### Work to be completed
Answer these questions using the article on Dr. Villanueva's melanoma research.
(a) At which institution is Dr. Villanueva an Associate Professor?
(b) About how many years ago did she begin her work in melanoma?
(c) At what stage was her childhood friend's melanoma diagnosed?

### Document section
Dr. Villanueva Takes Aim at NRAS Mutant Melanoma
By Cody Barnett, MPH, MRA Senior Director of Communications & Patient Engagement | 28 March 2020 | Melanoma Stories, Science, Treatment
Dr. Jessie Villanueva, an Associate Professor at the Wistar Institute Cancer Center, focuses her work on understanding the molecular pathways that are disrupted by melanoma to uncover future targets for therapy, particularly for patients who have NRAS (pronounced en-ras) mutant melanoma.
When Dr. Villanueva began her work in melanoma, some 15 years ago, it was the perfect scientific challenge. How could a disease be so aggressive – and still be such a mystery? Since then, we’ve made significant progress in understanding the fundamental biology of melanoma and have advanced 12 new treatment approaches. But it was the sheer number of unanswered questions that initially drew her to the field.
Then things got personal.
First, a childhood friend, who she had known since they were both three-years old, was diagnosed with Stage 3 melanoma. Then, later, her uncle passed away due to Stage 4 melanoma, despite the availability of ipilimumab. “I do this work because it’s personal to me,” says Dr. Villanueva. “It evolved from a scientific challenge to a personal passion that keeps me motivated in my work.”

### Supplied entries
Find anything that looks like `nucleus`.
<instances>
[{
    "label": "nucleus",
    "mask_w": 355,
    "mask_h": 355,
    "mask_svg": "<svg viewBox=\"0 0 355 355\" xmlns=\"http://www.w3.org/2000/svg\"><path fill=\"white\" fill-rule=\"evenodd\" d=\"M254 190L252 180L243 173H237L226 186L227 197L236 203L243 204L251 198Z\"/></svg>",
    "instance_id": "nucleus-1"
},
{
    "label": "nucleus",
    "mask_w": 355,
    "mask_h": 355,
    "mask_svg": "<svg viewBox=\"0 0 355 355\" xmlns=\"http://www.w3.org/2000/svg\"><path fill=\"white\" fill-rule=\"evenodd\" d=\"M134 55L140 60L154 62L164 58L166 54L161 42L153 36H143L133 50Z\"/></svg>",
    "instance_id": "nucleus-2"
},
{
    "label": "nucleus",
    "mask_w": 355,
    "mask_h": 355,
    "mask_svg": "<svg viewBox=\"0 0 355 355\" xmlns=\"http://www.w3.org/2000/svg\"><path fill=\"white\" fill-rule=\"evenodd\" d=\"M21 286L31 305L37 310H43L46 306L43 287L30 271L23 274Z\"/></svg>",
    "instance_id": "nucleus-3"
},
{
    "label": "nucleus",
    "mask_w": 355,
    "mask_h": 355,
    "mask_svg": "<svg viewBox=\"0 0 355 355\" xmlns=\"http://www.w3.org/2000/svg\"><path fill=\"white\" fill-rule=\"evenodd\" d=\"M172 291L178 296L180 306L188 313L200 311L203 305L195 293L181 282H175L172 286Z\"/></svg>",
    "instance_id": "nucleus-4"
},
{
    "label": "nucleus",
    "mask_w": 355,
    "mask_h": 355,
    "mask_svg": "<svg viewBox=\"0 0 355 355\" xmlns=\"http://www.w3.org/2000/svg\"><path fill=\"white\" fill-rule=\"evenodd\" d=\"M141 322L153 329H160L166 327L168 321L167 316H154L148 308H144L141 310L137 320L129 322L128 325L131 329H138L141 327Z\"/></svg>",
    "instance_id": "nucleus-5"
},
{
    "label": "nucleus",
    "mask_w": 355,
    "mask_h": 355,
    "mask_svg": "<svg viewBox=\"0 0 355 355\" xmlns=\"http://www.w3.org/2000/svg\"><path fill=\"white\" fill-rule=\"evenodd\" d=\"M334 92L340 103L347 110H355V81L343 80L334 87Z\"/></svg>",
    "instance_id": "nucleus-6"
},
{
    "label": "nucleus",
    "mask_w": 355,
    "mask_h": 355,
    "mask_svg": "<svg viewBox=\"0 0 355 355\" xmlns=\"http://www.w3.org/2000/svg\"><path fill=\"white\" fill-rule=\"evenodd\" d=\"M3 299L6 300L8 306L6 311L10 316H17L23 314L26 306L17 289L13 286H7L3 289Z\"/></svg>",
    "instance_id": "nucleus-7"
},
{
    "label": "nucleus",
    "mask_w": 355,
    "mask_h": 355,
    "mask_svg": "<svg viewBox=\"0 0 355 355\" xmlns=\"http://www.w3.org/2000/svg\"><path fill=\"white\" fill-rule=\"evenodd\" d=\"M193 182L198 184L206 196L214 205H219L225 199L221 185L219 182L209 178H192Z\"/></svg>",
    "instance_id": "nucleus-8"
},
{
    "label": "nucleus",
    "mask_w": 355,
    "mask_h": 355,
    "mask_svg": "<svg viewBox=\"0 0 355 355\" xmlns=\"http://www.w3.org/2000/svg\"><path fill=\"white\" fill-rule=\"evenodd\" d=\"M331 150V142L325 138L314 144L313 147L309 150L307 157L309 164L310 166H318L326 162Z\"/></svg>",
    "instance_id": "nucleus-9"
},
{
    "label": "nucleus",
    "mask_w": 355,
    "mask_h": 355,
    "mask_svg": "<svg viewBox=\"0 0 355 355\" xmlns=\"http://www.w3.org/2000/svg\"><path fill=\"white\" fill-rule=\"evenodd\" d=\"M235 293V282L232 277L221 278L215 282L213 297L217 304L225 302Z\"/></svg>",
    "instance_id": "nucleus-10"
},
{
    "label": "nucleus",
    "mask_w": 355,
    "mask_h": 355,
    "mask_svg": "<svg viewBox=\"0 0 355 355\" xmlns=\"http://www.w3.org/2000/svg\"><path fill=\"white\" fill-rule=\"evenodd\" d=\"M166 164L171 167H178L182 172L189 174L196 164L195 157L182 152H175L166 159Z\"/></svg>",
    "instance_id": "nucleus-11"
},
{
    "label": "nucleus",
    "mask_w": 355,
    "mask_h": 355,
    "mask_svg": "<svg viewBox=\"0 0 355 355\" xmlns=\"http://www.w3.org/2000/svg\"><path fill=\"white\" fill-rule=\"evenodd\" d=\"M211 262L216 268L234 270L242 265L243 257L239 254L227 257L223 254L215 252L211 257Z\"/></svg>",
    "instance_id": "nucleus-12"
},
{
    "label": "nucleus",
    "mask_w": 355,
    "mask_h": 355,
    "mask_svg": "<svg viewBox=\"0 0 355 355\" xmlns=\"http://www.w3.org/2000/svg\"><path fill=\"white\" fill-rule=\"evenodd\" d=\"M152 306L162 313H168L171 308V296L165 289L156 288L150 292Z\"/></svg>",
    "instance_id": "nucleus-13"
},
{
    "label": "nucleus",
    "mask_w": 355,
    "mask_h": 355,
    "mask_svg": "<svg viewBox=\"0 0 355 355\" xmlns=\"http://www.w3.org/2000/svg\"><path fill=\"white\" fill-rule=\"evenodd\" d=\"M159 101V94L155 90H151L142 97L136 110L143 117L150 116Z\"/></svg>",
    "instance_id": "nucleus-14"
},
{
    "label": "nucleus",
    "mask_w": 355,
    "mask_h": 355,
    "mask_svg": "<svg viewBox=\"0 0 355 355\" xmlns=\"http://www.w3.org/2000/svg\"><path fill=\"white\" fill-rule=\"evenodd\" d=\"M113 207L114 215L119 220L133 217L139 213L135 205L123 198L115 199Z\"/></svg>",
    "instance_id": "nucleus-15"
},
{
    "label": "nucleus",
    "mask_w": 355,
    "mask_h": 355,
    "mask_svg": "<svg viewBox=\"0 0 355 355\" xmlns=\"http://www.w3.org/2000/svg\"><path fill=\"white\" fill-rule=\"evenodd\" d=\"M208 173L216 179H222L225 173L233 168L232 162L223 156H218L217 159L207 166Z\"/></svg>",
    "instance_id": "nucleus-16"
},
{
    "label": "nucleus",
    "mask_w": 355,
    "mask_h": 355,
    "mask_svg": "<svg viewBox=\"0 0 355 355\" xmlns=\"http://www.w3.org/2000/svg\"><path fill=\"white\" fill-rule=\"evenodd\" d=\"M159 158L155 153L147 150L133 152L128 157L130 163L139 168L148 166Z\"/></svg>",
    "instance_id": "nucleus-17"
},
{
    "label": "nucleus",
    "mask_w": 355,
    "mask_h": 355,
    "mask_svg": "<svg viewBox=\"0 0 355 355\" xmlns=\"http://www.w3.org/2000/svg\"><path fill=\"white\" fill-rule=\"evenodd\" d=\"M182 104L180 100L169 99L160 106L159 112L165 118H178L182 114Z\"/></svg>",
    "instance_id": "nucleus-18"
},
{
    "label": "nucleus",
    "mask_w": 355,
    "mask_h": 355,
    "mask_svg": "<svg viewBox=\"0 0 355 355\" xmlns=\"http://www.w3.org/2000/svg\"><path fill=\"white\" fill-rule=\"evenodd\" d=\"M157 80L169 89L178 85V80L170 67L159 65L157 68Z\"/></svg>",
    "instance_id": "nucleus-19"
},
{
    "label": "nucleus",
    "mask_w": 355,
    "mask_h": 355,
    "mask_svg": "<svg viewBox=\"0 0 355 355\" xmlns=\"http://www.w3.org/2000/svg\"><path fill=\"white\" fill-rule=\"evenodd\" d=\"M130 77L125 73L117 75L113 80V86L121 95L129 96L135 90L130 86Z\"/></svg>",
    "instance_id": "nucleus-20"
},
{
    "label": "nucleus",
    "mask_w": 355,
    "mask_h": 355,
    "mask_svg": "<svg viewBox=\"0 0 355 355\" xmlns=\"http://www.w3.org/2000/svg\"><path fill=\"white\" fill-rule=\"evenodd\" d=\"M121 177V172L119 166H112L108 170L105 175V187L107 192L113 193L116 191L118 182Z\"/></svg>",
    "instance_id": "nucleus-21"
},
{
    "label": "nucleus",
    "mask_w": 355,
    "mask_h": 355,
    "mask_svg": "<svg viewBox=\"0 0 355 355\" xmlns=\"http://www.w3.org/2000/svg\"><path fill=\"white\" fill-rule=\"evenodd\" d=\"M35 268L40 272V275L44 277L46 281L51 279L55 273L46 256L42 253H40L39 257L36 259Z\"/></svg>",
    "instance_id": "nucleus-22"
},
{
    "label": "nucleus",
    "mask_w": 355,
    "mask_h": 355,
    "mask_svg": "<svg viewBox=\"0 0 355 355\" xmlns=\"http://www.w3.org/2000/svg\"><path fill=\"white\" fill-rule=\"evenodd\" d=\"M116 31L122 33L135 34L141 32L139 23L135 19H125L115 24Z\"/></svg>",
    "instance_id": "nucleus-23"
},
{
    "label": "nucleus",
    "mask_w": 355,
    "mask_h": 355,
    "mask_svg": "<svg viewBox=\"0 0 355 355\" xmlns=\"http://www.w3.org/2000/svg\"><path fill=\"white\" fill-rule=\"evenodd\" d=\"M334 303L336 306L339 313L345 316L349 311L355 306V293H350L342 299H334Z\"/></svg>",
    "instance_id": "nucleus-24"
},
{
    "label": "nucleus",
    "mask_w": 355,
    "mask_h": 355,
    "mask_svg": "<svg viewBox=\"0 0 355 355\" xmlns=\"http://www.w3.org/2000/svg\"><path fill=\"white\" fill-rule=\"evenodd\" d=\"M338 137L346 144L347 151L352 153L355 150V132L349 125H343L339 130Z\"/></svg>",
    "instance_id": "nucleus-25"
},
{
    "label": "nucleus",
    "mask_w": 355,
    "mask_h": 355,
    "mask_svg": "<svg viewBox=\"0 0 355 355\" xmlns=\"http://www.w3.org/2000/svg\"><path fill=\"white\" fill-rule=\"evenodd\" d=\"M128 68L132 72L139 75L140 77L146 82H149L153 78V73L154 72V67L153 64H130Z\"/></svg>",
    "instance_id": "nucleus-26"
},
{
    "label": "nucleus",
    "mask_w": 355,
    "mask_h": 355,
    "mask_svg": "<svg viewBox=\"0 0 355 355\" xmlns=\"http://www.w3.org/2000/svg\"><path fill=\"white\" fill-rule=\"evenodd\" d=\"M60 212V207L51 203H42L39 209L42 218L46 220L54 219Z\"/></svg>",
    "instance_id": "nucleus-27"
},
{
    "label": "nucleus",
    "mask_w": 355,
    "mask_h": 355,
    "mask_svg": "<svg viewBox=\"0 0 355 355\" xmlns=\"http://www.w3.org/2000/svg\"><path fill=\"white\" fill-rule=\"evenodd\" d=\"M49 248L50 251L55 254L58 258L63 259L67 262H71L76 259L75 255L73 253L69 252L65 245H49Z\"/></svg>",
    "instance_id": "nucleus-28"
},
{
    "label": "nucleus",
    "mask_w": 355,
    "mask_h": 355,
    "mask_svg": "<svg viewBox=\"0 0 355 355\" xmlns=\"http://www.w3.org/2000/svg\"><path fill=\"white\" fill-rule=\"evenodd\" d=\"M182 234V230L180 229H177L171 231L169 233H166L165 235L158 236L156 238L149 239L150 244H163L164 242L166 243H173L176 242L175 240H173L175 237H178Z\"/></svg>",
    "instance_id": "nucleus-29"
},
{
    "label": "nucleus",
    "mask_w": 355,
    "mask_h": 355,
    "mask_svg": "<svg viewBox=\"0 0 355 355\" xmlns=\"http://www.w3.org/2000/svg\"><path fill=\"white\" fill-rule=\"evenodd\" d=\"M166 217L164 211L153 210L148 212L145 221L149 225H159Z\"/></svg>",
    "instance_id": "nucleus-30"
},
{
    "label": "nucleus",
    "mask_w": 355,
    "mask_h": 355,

### Output below
(a) The Wistar Institute Cancer Center.
(b) Some 15 years ago.
(c) Stage 3.